Une décharge transformée en jardin: plus qu'un symbole à Medellin

Une montagne d'ordures de 45 mètres de haut transformée en jardin municipal: plus qu'un symbole, cette métamorphose a changé la vie d'un quartier misérable et de ses habitants à Medellin, dans le nord-ouest de la Colombie.

"C'était un dépôt d'ordure et aujourd'hui nous sommes comme des rois", lance à l'AFP Oriol Arturo Arango. Pendant 22 ans, cet homme de 31 ans a vécu entre les détritus. Aujourd'hui le voici devenu un des jardiniers du parc.

"Pour marcher, il fallait se faufiler entre les têtes d'animaux. Du liquide coulait des ordures", se rappelle-t-il.

En 30 ans, Moravia, un des quartiers pauvres de la deuxième ville colombienne, a accumulé jusqu'à 1,5 million de tonnes de déchets.
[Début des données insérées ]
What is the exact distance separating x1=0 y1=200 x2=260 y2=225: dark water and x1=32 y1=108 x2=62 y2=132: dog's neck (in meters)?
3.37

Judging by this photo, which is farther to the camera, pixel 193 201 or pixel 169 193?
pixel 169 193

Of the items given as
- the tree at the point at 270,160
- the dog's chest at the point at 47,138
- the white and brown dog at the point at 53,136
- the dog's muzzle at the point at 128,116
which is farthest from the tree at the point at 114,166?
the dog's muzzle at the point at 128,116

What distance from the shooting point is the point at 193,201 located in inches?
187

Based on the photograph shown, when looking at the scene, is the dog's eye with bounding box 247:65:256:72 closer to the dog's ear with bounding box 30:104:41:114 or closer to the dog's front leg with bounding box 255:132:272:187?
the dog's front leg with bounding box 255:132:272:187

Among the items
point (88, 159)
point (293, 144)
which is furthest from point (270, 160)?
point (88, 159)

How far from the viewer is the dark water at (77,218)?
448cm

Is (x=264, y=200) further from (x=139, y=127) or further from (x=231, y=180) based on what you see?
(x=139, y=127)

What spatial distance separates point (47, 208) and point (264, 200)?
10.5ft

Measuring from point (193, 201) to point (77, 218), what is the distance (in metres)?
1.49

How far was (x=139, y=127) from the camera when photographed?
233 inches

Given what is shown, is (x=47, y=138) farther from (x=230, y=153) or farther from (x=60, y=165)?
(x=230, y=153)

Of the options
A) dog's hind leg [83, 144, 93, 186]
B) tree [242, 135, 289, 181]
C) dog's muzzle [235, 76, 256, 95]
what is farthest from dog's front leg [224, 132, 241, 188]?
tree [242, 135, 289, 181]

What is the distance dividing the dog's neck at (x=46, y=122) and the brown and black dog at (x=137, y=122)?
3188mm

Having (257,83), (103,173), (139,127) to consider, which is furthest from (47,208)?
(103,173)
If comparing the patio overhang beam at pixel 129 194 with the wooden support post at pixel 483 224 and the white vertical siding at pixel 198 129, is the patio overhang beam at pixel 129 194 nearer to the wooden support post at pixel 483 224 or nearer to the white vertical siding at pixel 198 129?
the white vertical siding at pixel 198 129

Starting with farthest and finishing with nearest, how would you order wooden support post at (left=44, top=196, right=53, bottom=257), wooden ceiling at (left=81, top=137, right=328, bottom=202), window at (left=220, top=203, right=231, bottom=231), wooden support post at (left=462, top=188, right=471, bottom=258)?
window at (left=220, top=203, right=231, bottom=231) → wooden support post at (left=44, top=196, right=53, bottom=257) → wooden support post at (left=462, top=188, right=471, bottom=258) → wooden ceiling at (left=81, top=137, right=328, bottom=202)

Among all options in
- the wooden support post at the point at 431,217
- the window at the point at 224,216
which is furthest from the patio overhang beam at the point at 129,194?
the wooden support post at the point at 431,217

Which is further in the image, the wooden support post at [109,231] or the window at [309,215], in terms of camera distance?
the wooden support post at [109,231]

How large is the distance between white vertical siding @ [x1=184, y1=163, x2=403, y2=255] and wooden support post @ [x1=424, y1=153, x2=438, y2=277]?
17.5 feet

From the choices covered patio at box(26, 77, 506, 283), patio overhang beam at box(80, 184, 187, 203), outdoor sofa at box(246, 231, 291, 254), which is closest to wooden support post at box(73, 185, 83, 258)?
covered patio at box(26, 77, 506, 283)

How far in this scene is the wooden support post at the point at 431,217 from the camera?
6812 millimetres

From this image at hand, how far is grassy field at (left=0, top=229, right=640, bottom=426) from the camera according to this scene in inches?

Un dépotoir sauvage autour duquel résidaient plus de 2.000 familles dans des maisons construites de bric et de broc, vivant du recyclage.
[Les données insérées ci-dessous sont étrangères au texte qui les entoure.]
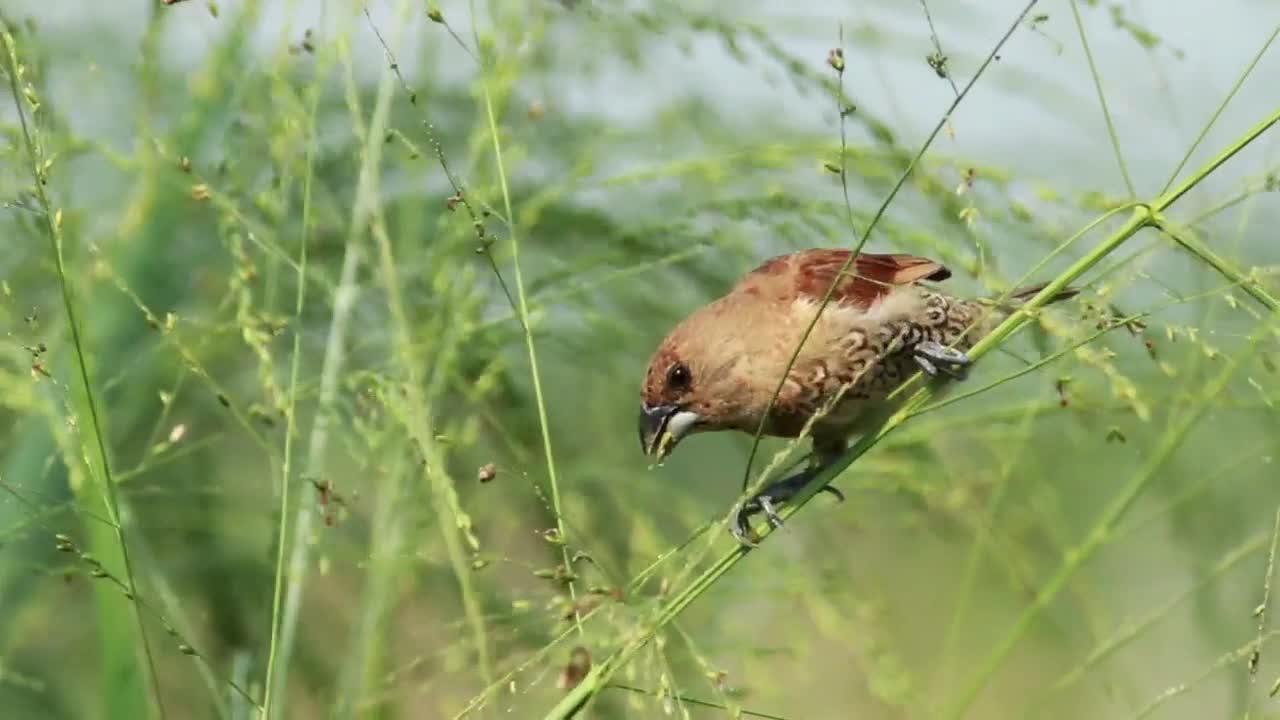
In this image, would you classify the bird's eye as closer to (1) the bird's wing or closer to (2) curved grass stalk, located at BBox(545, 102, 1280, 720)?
(1) the bird's wing

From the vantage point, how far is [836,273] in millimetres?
2480

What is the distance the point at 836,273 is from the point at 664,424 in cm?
41

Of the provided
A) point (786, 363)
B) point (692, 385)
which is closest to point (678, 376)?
point (692, 385)

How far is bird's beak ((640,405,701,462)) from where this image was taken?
2334mm

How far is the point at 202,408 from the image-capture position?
9.45 feet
"Il y avait pratiquement trois incendies par an avec les gaz", raconte Neira Agudelo, une jeune femme de 27 ans.

Elle avait quatre ans quand elle a emménagé parmi les ordures, après que sa famille eut été chassée de la localité rurale de San Carlos, à 140 kilomètres de là, sous la pression des groupes illégaux qui sévissent en Colombie, pays en proie à près d'un demi-siècle de conflit armé.
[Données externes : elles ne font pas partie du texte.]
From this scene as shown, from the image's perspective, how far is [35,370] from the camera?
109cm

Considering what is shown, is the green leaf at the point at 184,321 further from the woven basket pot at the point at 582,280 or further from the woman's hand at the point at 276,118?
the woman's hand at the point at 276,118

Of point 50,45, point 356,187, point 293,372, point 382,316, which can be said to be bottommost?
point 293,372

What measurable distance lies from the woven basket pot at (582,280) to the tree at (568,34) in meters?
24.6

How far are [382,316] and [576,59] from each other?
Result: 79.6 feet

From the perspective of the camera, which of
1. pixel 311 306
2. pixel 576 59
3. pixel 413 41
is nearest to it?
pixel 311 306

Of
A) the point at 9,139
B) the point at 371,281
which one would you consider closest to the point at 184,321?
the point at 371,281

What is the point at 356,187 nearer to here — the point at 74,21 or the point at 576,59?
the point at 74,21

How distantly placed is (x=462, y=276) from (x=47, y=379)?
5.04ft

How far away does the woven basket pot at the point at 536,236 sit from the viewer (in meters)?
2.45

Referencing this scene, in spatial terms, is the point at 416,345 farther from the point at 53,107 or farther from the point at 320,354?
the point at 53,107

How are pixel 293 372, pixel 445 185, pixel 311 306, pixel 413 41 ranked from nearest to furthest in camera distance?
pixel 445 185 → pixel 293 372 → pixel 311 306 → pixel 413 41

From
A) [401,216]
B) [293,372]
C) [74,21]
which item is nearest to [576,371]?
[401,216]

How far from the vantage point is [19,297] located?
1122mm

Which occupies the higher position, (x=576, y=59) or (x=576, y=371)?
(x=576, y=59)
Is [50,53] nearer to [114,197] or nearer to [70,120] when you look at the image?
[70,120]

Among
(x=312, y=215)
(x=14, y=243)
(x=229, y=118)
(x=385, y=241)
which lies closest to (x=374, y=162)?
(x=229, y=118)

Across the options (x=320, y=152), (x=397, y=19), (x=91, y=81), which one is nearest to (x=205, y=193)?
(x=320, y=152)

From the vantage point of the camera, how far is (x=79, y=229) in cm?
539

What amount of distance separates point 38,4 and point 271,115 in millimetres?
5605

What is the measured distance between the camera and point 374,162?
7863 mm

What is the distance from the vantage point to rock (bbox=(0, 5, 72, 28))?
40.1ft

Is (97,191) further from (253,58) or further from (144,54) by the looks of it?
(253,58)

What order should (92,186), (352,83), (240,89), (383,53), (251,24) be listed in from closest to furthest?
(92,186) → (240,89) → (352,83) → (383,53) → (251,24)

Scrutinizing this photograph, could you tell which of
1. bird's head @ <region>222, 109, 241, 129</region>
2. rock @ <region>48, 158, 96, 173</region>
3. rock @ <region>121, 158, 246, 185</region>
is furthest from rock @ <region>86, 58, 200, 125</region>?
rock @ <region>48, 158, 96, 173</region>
"Ma mère n'a jamais pu me dire qui ils étaient. On savait que c'était des groupes en marge de la loi et, un jour, ils sont arrivés et ils ont tué plein de gens. Et ma mère a pris la décision de venir", poursuit-elle.

Pendant longtemps, les autorités n'ont pas prêté attention aux banlieues misérables de Medellin, secouées par la violence des cartels de la cocaïne, tout puissants dans les années 1980-90.

C'est même Pablo Escobar, le célèbre baron de la drogue, qui, se targuant de ses oeuvres de charité, finança quelque 400 logements dans l'est de la ville, dans un quartier connu populairement sous son nom.

Vingt ans plus tard, la municipalité décida enfin de s'attaquer au problème de la décharge sauvage en lançant un projet baptisé "Moravia fleurit pour la vie".

Opération réussie: un nouveau parc urbain s'étire désormais le long de l'autoroute qui borde la rivière de la ville, avec des jardins cultivés sur des terrasses. A l'intérieur du jardin apparaissent encore ça et là quelques morceaux de plastique, témoins des ordures compactées et entassées sous la colline.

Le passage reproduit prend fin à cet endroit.